Abstract

Chapter Five assesses resettled villagers' transformation and adaptation in urban society after they lose their rural housing and land in the state sponsored urbanization. It probes how the process and outcome of rural villagers' socioeconomic changes and their assimilation to urban life following the government-engineered resettlement have been determined by the resource redistribution and the property rights system legislated by the state. In response to these resource distribution and property rights mechanisms, formal and informal property rights institutions coexist and serve their respective interest groups during and after the resettlement. The chapter illuminates that relocation and resettlement require the reconstruction of social networks and social-cultural identity among resettled rural villagers, and that local authorities encounter tremendous challenges in mitigating assimilation risks and facilitating resettlement community governance.
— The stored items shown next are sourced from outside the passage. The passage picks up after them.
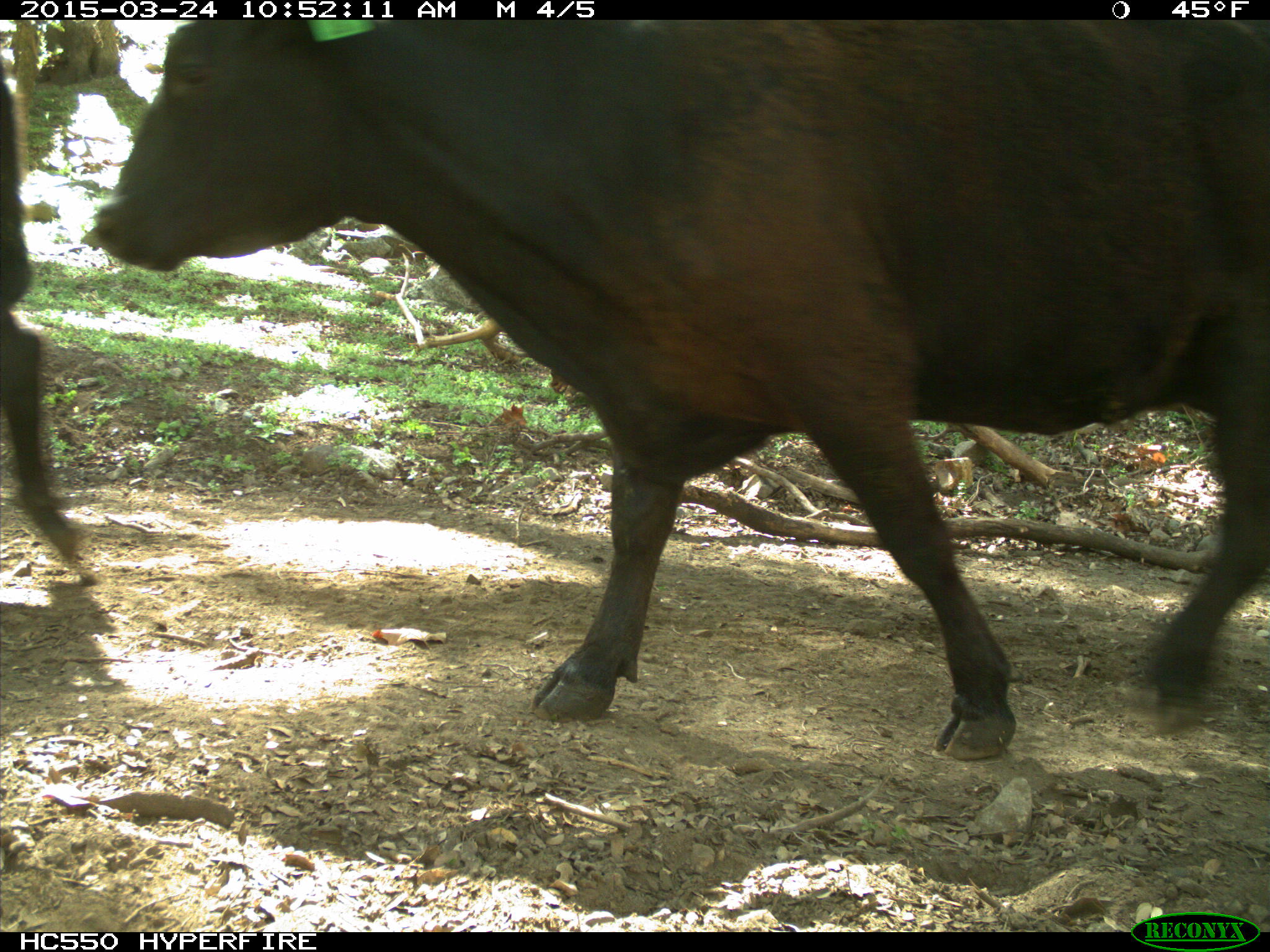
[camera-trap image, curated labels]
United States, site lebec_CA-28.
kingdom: Animalia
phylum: Chordata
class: Mammalia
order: Artiodactyla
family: Bovidae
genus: Bos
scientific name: Bos taurus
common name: domestic cow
By presenting empirical evidence from the state-sponsored resettlement, this chapter reveals main predicaments in social welfare and public service provisions and argues that social stratification has been reinforced during the adaptation of resettled rural villagers in urban society. A recent resettlement initiative of ‘two separations and two exchanges' in Jiaxing City, as a formal resettlement policy experimentation, is discussed and assessed. The phenomenon of small (or limited) property rights housing, as a spontaneous and informal contest for rural property rights, is critically scrutinized. The tradition, community governance, and rural collective economy of Hangzhou's government designated resettlement communities are depicted in detail to offer insights into policy innovations and alternatives.